Lo scontro via social tra padri "nobili" delle Br sulla cattura di Curcio

Per l'arresto Franceschini incolpa Moretti, ma per Zuffada alimenta soltanto "le ciance"

Lo scontro via social tra padri "nobili" delle Br sulla cattura di Curcio

Mara Cagol aveva provato a spiegare che quel Frate Mitra non la convinceva. Perché si era presentato alle Brigate Rosse dicendo di avere combattuto con la guerriglia in Bolivia. Ma a lei, che era trentina, quell'andatura non sembrava proprio quella di uno abituato a andare per i monti. Mara sentiva puzza di infiltrato e di trappola. Non le diedero retta. E fu così che Renato Curcio venne catturato.

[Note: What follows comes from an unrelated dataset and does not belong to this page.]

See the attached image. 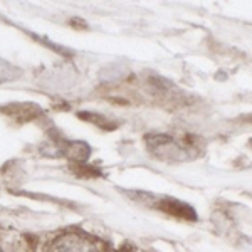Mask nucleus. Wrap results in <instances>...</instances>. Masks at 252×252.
<instances>
[{"label":"nucleus","instance_id":"obj_1","mask_svg":"<svg viewBox=\"0 0 252 252\" xmlns=\"http://www.w3.org/2000/svg\"><path fill=\"white\" fill-rule=\"evenodd\" d=\"M148 148L158 158H163V160H185L187 152L184 148H180L172 138L163 136V135H155L148 136Z\"/></svg>","mask_w":252,"mask_h":252},{"label":"nucleus","instance_id":"obj_2","mask_svg":"<svg viewBox=\"0 0 252 252\" xmlns=\"http://www.w3.org/2000/svg\"><path fill=\"white\" fill-rule=\"evenodd\" d=\"M52 252H99L89 239L81 235L67 234L52 244Z\"/></svg>","mask_w":252,"mask_h":252},{"label":"nucleus","instance_id":"obj_3","mask_svg":"<svg viewBox=\"0 0 252 252\" xmlns=\"http://www.w3.org/2000/svg\"><path fill=\"white\" fill-rule=\"evenodd\" d=\"M158 207L165 212L175 215V217L180 219H187V220H193L195 219V212L190 205L184 204V202L173 200V198H163V200L158 202Z\"/></svg>","mask_w":252,"mask_h":252},{"label":"nucleus","instance_id":"obj_4","mask_svg":"<svg viewBox=\"0 0 252 252\" xmlns=\"http://www.w3.org/2000/svg\"><path fill=\"white\" fill-rule=\"evenodd\" d=\"M17 76H19L17 69H15L14 66H10V64H7L5 61L0 59V83L14 79V78H17Z\"/></svg>","mask_w":252,"mask_h":252},{"label":"nucleus","instance_id":"obj_5","mask_svg":"<svg viewBox=\"0 0 252 252\" xmlns=\"http://www.w3.org/2000/svg\"><path fill=\"white\" fill-rule=\"evenodd\" d=\"M0 252H2V251H0Z\"/></svg>","mask_w":252,"mask_h":252}]
</instances>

Sono passati quarantasei anni dal giorno in cui il fondatore delle Br fu arrestato grazie alla soffiata di Silvano Girotto, alias Frate Mitra. E un racconto inedito di quell'episodio cruciale degli esordi della lotta armata in Italia viene reso pubblico grazie allo scontro furibondo tra gli esponenti delle prime Br e un altro dei padri fondatori: Alberto Franceschini, cresciuto nel Pci di Reggio Emilia e nella mitologia della Resistenza tradita. Da tempo, Franceschini ha abiurato, oggi lavora all'Arci. E il 31 luglio ha rilasciato una intervista a Repubblica in cui ripercorre quegli anni. Parla anche dell'arresto di Curcio: perché insieme al leader venne arrestato anche lui. E dice una cosa brutale: che a farlo arrestare fu Mario Moretti, il tecnico della Siemens che sarebbe diventato il nuovo leader brigatista e l'inquisitore di Aldo Moro durante il sequestro.

Tempo due giorni, e arriva la risposta. La firma uno del nucleo storico: Pierluigi Zuffada, 74 anni, uno che è sempre stato zitto. Ma che ora parla, anche a nome di altri veterani. È una risposta altrettanto brutale, perchè Franceschini viene accusato di alimentare le tante ciance senza fondamento sulle Br «eterodirette», comprese quelle su un Moretti al soldo dei servizi segreti o almeno «ambiguo». Ma Moretti, ricorda Zuffada, «sta ancora scontando una pena a 39 anni dal suo arresto, a riprova della sua presunta ambiguità».

A Franceschini, l'ex compagno rinfaccia tante cose: dall'essere tornato all'ovile, lavorando per il partito da cui proveniva; alla più pesante, avere imposto all'inizio del sequestro Moro che le Br chiedessero in cambio dell'ostaggio la liberazione dei loro militanti detenuti, tra cui Franceschini stesso. Una richiesta impossibile, «un errore madornale che chiuse tutte le possibilità di manovra». Se Moro fu ammazzato, la colpa è di quella scelta.

A colpire (e a suscitare almeno un interrogativo) è però soprattutto la ricostruzione dell'arresto di Curcio e Franceschini. Quest'ultimo, tanto per cominciare, a Pinerolo non doveva esserci, «doveva andare solo Renato». La notizia cruciale è che «alla colonna milanese arriva una soffiata: l'appuntamento tra Renato e Girotto era una trappola. Non siamo mai riusciti a arrivare alla fonte di quella soffiata, in quanto della notizia erano a conoscenza solo i carabinieri di Dalla Chiesa e la Procura di Torino». Ma la trappola scatta lo stesso. Perché nel settembre '74 non esistono telefonini, e avvisare Curcio è impossibile. Moretti «accompagnato da due compagni, inizia un folle viaggio nella notte alla ricerca di Renato. Non sapevano dove abitasse a Torino, per cui decidono di andare a Piacenza da Franceschini», che conosce l'indirizzo del capo. Ma Franceschini non è in casa, Moretti e gli altri lo aspettano fino all'una sperando che sia andato al cinema, visto che ha lasciato le finestre aperte. Niente da fare. Allora nel cuore della notte corrono nell'Astigiano a cercare la Cagol, che è la donna di Curcio e sa sicuramente dove si nasconda: ma anche lei non c'è. Intanto le ore passano. A quel punto i tre corrono a Torino, sperando che «un contatto del luogo» possa aiutarli. Invano.

«A quel punto Mario e i due compagni prendono una decisione apparentemente folle: vanno al luogo dell'appuntamento a Pinerolo nella speranza di avvisare Renato prima dell'incontro con Girotto». Ma il luogo «pullula di agenti in borghese, la trappola era già scattata, i compagni riescono a svignarsela». Resta da chiedersi: chi fu a cercare di salvare dall'arresto il capo delle Br?